DOCUMENT EXCERPT
# # #
I have a question regarding the Teensy and it's audio library which I was turned on to by Headroom at the Arduino Forum. I have an idea for a sound art exhibition I have been asked to contribute to that involves playing wav files of pieces of sound art i have created from an SD card and while they are playing, have a bunch of sensors that can change the parameters of the sound in real time. For example, using an LDR or IR movement detector to change the pitch or speed of the wav file being played or adding reverb etc...
Wuld the Teensy and its audio library be capable of playing wav files from an SD card and do DSP operations on the file in real time???

Steve (mubase.)
the audio library is pretty good at streaming (several) wav files from SD. as to real time dsp, that will depend on what your expectations are, i'd say. there's a few effects and filters available already (see ); generally speaking though there's a limited amount of RAM and CPU available, so anything RAM and/or CPU intensive, like reverbs, delays etc will be possible only to some extent.
# # #
DATASET EXCERPTS
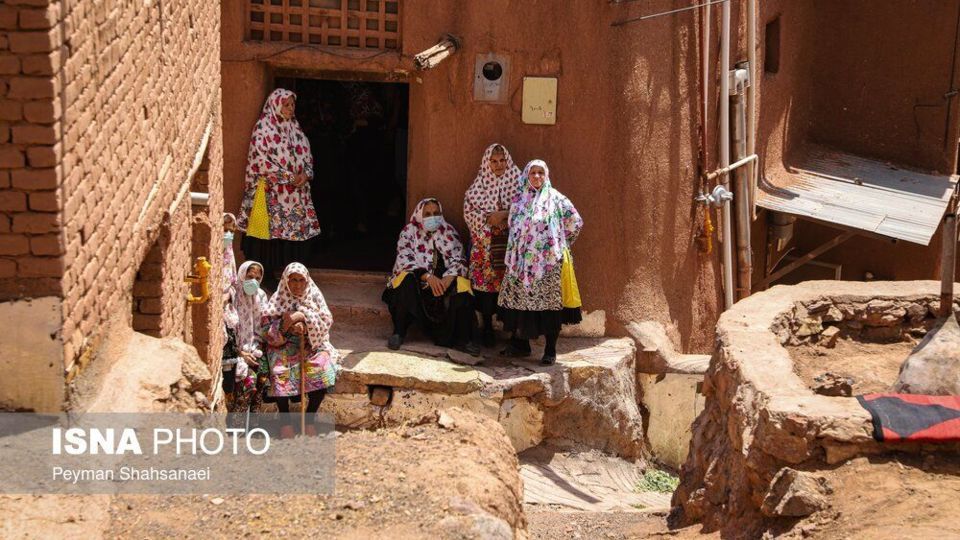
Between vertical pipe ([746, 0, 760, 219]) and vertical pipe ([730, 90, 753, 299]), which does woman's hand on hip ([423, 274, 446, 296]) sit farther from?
vertical pipe ([746, 0, 760, 219])

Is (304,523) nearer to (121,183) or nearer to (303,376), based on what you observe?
(121,183)

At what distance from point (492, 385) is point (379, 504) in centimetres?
469

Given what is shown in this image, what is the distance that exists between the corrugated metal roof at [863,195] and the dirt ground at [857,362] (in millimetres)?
3753

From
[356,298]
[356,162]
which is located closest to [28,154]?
[356,298]

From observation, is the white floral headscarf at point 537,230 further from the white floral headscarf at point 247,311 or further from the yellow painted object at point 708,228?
the white floral headscarf at point 247,311

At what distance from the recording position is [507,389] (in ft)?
33.3

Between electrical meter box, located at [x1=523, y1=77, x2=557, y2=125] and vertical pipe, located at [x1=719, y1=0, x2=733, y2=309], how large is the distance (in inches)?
58.8

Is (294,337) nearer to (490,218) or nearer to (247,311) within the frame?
(247,311)

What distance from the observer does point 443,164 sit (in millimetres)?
10836

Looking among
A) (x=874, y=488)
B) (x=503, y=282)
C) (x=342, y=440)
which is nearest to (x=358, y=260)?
(x=503, y=282)

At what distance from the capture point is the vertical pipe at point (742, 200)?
1180 centimetres

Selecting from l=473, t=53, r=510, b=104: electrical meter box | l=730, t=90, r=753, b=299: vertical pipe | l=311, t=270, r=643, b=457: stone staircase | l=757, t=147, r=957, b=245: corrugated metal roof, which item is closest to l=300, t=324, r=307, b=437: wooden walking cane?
l=311, t=270, r=643, b=457: stone staircase

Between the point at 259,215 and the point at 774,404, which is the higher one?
the point at 259,215

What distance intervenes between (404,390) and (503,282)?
1064 millimetres
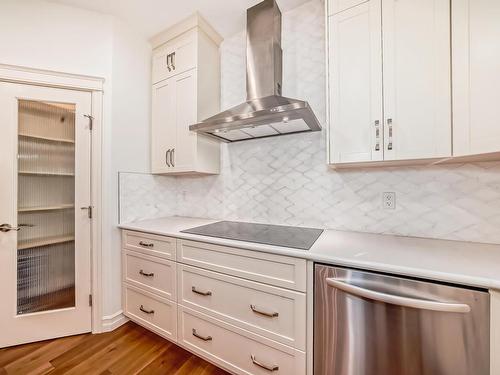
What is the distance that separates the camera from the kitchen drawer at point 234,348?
# # #
STATED EXERCISE
Carry on the forum exchange about the Teensy audio library, starting right after its last sentence. The listing has no role in this.

WRITTEN ANSWER
the pitch *or* speed thing came up repeatedly, it's not currently supported and somebody else (dsp-savvy) would have to chime in re: is it possible at all (according to the interwebs, it (phase vocoder, 75% overlap) can be pulled off w/ a stm32f4, so it might just be possible; i don't know).

edit: oh, and just to be clear -- the audio library is awesome. but (as drjohn says) if you need quick results and low power/small size isn't among your requirements, there's other options that might serve you better. something raspberry pi-ish + puredata/sc/csound/whatever comes to mind, too.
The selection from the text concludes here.